Titel:
Anerkennung einer COVID-19 Erkrankung als Dienstunfall
Normenketten:
VwGO § 124 Abs. 2 Nr. 1-3
BayBeamtVG Art. 46 Abs. 1 S. 1, Abs. 3 S. 1
BKV Nr. 3101 der Anlage 1
Leitsatz:
Bei einer pandemisch verbreiteten Krankheit reicht selbst ein hoher Grad an Durchseuchung des Tätigkeitsumfeldes grundsätzlich nicht aus, um eine besondere Infektionsgefahr zu begründen. Hinzukommen muss vielmehr immer eine im Vergleich zur übrigen Bevölkerung besondere, mit der konkreten dienstlichen Verrichtung verbundene Übertragungsgefahr.

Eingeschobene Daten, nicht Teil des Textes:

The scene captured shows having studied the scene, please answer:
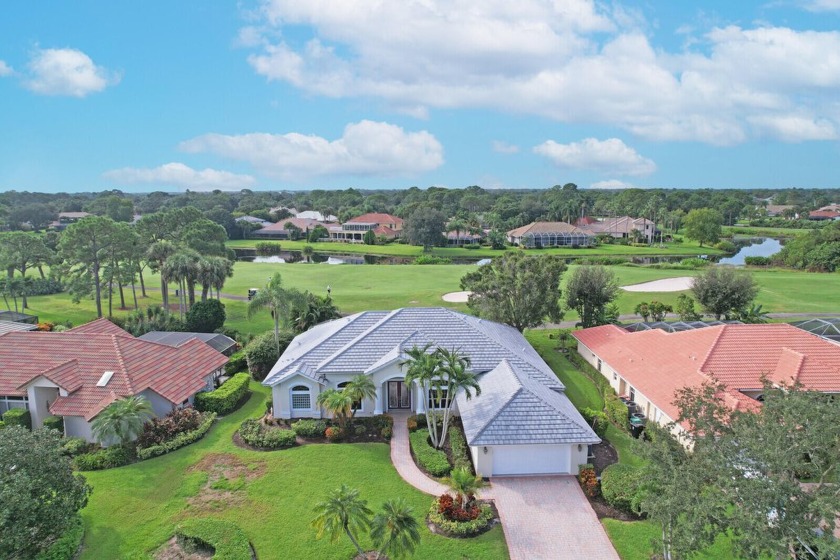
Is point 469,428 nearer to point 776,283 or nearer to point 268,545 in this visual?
point 268,545

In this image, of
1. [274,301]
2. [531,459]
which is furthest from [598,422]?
[274,301]

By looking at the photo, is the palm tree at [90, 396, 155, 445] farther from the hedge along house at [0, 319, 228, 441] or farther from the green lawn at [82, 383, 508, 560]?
the green lawn at [82, 383, 508, 560]

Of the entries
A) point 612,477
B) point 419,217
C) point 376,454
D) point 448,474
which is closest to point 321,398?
point 376,454

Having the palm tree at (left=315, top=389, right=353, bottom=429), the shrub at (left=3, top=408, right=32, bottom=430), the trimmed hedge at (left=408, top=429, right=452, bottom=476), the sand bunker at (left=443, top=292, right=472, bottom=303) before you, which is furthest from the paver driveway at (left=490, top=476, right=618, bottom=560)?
the sand bunker at (left=443, top=292, right=472, bottom=303)

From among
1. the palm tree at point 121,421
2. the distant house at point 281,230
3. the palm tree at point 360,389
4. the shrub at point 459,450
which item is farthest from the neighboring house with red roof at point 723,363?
the distant house at point 281,230

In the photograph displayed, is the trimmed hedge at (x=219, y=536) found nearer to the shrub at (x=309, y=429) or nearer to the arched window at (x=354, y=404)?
the shrub at (x=309, y=429)
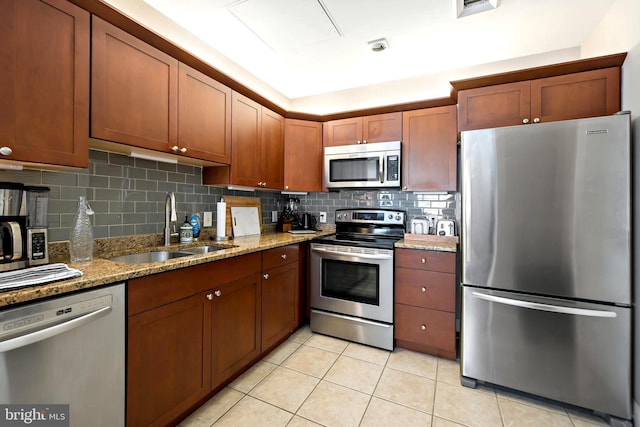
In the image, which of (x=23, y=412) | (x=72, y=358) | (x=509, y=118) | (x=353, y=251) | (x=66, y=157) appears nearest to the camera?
(x=23, y=412)

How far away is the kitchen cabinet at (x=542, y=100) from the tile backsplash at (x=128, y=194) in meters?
0.86

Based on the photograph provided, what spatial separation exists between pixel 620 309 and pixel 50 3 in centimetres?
329

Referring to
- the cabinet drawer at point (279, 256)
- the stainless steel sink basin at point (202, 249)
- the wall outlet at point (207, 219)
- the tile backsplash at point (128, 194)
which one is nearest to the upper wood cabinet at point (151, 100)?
the tile backsplash at point (128, 194)

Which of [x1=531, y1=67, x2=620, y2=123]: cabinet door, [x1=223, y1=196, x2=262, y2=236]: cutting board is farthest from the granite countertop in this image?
[x1=531, y1=67, x2=620, y2=123]: cabinet door

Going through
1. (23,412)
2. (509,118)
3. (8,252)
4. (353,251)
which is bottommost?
(23,412)

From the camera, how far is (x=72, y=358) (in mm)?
1086

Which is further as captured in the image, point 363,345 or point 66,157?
point 363,345

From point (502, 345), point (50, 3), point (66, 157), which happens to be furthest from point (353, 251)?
point (50, 3)

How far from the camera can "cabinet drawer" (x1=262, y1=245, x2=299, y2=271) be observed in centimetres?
216

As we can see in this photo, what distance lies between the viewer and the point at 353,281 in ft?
8.28

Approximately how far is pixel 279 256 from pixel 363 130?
1581mm

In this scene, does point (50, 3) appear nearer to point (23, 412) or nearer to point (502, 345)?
point (23, 412)

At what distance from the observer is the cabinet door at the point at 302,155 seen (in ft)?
9.96

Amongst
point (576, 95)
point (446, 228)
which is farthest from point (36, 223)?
point (576, 95)
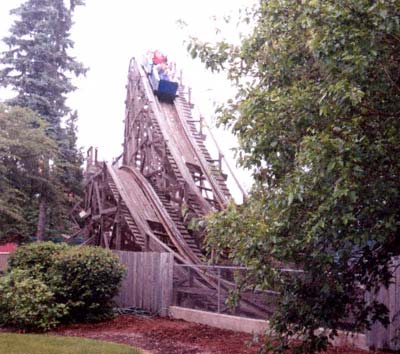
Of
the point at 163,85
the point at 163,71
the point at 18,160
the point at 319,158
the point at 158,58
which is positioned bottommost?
the point at 319,158

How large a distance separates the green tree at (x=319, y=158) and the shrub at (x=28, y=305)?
6950 mm

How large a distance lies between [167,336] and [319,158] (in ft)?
23.9

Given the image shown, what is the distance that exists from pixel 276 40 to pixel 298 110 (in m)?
1.20

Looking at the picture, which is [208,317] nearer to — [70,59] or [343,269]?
[343,269]

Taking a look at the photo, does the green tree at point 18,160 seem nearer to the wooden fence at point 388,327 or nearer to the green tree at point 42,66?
the green tree at point 42,66

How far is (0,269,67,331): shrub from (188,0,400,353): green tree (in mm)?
6950

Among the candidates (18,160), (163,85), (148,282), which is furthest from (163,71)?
(148,282)

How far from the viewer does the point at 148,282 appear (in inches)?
550

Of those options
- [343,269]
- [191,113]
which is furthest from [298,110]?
[191,113]

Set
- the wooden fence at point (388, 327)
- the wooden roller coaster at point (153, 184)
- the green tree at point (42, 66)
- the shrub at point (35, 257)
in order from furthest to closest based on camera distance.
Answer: the green tree at point (42, 66)
the wooden roller coaster at point (153, 184)
the shrub at point (35, 257)
the wooden fence at point (388, 327)

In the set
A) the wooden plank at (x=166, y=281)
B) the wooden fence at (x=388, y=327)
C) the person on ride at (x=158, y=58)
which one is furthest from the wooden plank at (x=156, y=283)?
the person on ride at (x=158, y=58)

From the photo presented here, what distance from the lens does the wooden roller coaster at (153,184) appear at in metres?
17.6

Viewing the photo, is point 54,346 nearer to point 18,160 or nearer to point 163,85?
point 18,160

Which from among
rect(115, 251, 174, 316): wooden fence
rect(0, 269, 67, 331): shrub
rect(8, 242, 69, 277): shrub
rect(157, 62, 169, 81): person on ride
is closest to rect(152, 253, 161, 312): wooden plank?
rect(115, 251, 174, 316): wooden fence
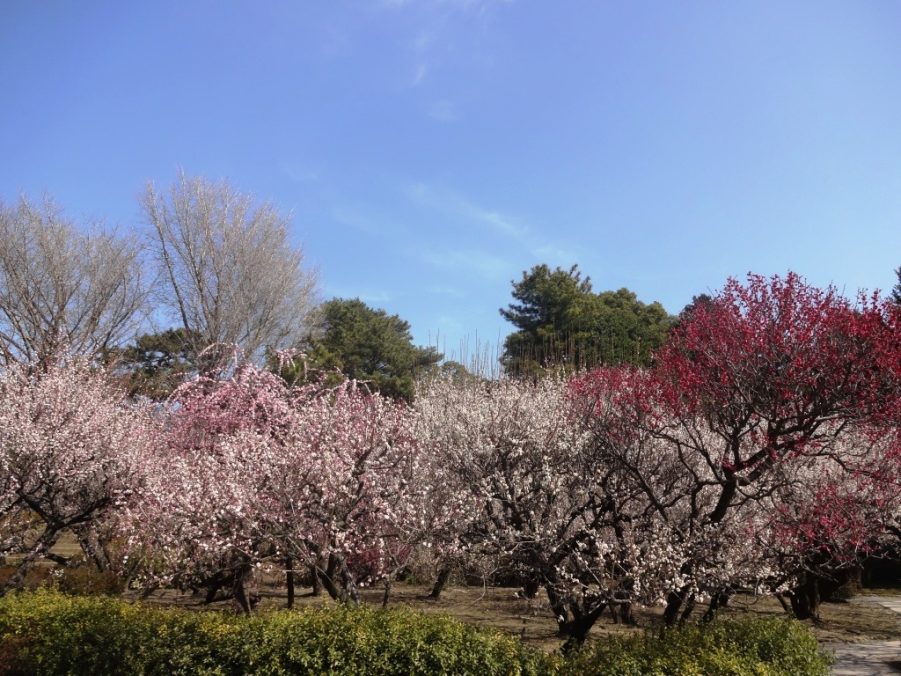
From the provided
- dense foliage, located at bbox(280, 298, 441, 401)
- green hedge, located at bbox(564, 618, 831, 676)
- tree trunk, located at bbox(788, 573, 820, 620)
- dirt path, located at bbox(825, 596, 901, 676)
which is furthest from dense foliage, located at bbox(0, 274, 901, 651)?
dense foliage, located at bbox(280, 298, 441, 401)

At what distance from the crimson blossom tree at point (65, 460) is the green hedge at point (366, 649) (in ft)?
13.3

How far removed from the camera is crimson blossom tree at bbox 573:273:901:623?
746cm

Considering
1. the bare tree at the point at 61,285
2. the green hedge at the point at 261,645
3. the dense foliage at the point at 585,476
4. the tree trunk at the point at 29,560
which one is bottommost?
Answer: the green hedge at the point at 261,645

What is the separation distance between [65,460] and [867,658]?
11.6 meters

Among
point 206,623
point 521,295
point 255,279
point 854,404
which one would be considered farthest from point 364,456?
point 521,295

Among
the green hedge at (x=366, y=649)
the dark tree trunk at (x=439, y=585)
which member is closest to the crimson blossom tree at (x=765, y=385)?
the green hedge at (x=366, y=649)

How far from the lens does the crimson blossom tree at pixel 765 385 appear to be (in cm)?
746

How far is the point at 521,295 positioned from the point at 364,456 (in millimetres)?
30286

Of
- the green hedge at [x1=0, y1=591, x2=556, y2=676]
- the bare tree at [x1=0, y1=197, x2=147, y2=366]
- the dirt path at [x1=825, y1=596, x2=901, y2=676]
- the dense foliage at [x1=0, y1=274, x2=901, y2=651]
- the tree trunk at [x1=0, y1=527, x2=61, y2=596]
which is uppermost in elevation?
the bare tree at [x1=0, y1=197, x2=147, y2=366]

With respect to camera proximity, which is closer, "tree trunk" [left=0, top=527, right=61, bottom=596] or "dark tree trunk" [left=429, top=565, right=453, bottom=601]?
"tree trunk" [left=0, top=527, right=61, bottom=596]

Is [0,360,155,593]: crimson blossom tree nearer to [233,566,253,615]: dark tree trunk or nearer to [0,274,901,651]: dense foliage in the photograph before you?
[0,274,901,651]: dense foliage

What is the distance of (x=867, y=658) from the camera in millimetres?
9102

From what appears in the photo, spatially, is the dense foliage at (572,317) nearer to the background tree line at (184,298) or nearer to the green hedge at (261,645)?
the background tree line at (184,298)

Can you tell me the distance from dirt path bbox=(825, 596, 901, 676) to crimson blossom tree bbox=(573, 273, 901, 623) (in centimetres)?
172
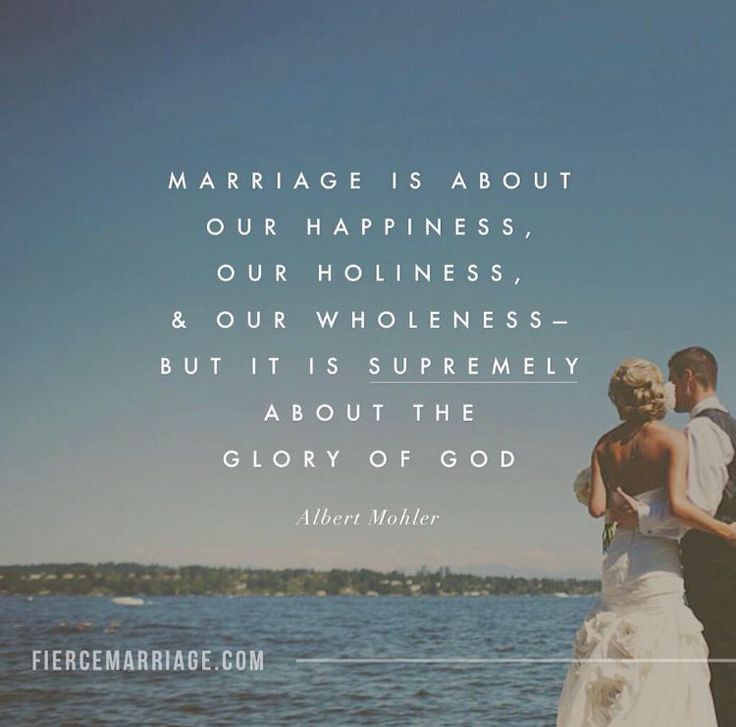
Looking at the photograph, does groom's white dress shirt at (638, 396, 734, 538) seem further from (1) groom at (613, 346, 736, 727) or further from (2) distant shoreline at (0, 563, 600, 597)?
(2) distant shoreline at (0, 563, 600, 597)

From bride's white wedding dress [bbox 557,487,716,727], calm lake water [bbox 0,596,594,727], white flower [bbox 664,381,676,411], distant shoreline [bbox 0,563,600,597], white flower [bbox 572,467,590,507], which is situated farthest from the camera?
calm lake water [bbox 0,596,594,727]

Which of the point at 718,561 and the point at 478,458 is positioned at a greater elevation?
the point at 478,458

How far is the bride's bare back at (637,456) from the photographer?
3.22 metres

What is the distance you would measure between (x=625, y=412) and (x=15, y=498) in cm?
246

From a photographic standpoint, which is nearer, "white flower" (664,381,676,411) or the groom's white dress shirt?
the groom's white dress shirt

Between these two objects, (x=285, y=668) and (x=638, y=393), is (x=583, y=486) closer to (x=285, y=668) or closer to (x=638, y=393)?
(x=638, y=393)

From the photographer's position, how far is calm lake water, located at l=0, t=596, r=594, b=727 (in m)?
4.58

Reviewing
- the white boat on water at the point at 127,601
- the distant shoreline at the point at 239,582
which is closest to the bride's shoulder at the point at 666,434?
the distant shoreline at the point at 239,582

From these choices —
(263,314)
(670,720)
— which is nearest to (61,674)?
Result: (263,314)

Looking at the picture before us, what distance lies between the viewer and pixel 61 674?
4.60 m

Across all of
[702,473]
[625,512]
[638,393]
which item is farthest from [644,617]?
[638,393]

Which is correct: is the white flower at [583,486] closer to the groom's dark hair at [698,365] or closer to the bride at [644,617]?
the bride at [644,617]

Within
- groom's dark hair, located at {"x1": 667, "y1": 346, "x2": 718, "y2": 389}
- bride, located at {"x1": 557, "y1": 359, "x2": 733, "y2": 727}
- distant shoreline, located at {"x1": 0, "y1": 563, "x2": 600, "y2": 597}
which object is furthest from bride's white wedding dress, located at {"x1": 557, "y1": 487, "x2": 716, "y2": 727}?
distant shoreline, located at {"x1": 0, "y1": 563, "x2": 600, "y2": 597}

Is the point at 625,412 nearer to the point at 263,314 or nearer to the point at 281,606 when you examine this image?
the point at 263,314
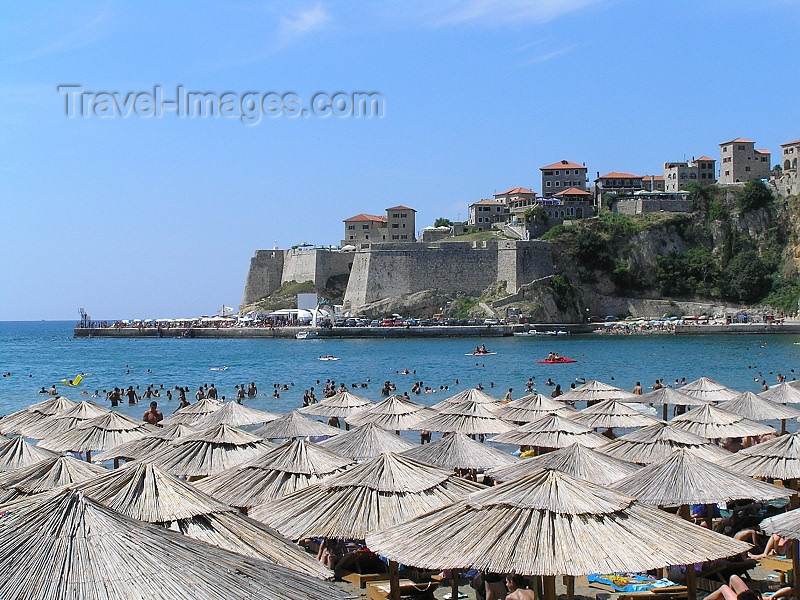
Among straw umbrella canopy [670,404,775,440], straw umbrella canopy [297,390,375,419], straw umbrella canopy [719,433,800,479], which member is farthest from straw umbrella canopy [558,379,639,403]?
straw umbrella canopy [719,433,800,479]

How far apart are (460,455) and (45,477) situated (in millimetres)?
5400

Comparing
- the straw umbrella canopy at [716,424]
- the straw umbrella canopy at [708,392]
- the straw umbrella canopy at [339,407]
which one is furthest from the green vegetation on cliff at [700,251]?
the straw umbrella canopy at [716,424]

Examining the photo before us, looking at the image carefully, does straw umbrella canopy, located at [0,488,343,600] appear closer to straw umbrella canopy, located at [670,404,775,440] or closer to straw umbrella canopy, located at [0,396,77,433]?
straw umbrella canopy, located at [670,404,775,440]

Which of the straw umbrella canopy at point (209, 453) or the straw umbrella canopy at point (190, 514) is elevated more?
the straw umbrella canopy at point (190, 514)

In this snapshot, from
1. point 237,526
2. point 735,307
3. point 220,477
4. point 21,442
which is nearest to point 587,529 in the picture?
point 237,526

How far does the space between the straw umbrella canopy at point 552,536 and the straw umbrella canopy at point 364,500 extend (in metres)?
1.22

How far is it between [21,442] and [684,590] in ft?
31.9

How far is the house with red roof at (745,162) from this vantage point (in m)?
95.9

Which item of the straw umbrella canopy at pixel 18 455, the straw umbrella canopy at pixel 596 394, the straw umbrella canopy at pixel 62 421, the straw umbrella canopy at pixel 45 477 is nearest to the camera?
the straw umbrella canopy at pixel 45 477

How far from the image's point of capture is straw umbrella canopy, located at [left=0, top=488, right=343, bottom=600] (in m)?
4.81

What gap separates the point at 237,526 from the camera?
24.1ft

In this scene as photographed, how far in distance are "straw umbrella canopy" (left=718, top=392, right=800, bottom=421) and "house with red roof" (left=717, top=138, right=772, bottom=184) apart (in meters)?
82.6

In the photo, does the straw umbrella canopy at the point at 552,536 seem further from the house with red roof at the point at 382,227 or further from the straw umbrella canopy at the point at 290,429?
the house with red roof at the point at 382,227

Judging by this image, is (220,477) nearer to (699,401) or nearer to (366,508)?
(366,508)
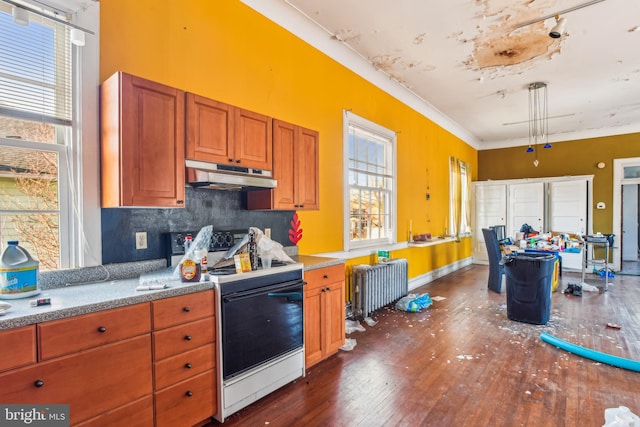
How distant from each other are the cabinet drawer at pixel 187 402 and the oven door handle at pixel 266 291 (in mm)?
455

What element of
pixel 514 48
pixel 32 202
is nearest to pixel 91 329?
pixel 32 202

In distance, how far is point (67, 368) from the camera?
1460 millimetres

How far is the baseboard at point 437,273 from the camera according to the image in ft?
18.9

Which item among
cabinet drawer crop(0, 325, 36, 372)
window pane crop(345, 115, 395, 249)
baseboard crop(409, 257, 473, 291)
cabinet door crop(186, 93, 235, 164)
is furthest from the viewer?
baseboard crop(409, 257, 473, 291)

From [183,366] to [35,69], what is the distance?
191 cm

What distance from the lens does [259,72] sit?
3.06 metres

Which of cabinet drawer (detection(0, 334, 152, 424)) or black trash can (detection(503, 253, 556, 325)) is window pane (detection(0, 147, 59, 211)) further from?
black trash can (detection(503, 253, 556, 325))

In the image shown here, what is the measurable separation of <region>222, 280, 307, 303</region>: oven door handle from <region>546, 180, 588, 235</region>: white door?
6992 mm

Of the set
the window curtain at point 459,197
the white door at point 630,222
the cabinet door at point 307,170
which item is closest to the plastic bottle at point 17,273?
the cabinet door at point 307,170

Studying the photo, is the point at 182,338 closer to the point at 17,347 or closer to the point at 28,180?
the point at 17,347

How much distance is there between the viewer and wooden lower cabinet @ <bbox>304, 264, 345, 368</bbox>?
2.75 m

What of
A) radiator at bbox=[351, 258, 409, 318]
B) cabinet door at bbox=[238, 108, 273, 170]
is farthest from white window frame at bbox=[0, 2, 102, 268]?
radiator at bbox=[351, 258, 409, 318]

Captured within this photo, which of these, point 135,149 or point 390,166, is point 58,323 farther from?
point 390,166

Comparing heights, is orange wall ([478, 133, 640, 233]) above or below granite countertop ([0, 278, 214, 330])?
above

Denn der Gesetzgeber ist von dem allgemeinen Grundsatz ausgegangen, dass die Folgen schicksalsmäßiger schädlicher Einwirkungen von dem Geschädigten selbst zu tragen sind, also regelmäßig nicht auf einen schuldlosen Dritten abgewälzt werden können; und er hat den öffentlich-rechtlichen Dienstherren in Abweichung von diesem Grundsatz das (wirtschaftliche) Risiko für eine von einem Beamten im Rahmen seiner dienstlichen Tätigkeit erlittenen Infektion nur ausnahmsweise auferlegt. (Rn. 8) (redaktioneller Leitsatz)
Schlagworte:
Anerkennung als Dienstunfall, COVID-19 Erkrankung als Berufskrankheit, Gefahr der Erkrankung besonders ausgesetzt (verneint), Justizsicherheitssekretär an einem Landgericht, Bearbeitung des Posteinlaufs und -versands sowie Aktensortierung, Gemeinsame Nutzung eines Dienstzimmers, Zusammenarbeit mit einem Kollegen, der in einem Arbeitsumfeld mit überdurchschnittlich vielen Corona-Infektionen tätig war, Anerkennung, Dienstunfall, COVID-19, Erkrankung, Berufskrankheit, Gefahr, besonders ausgesetzt, Justizsicherheitssekretär, Landgericht, Bearbeitung, Post, Aktensortierung, gemeinsame Nutzung, Dienstzimmer, Zusammenarbeit, Kollegen, Arbeitsumfeld, viele Corona-Infektionen, Anscheinsbeweis
Vorinstanz:
VG Bayreuth, Urteil vom 05.03.2024 – B 5 K 23.198
Fundstelle:
BeckRS 2024, 23908
Tenor
I. Der Antrag des Klägers auf Zulassung der Berufung wird abgelehnt.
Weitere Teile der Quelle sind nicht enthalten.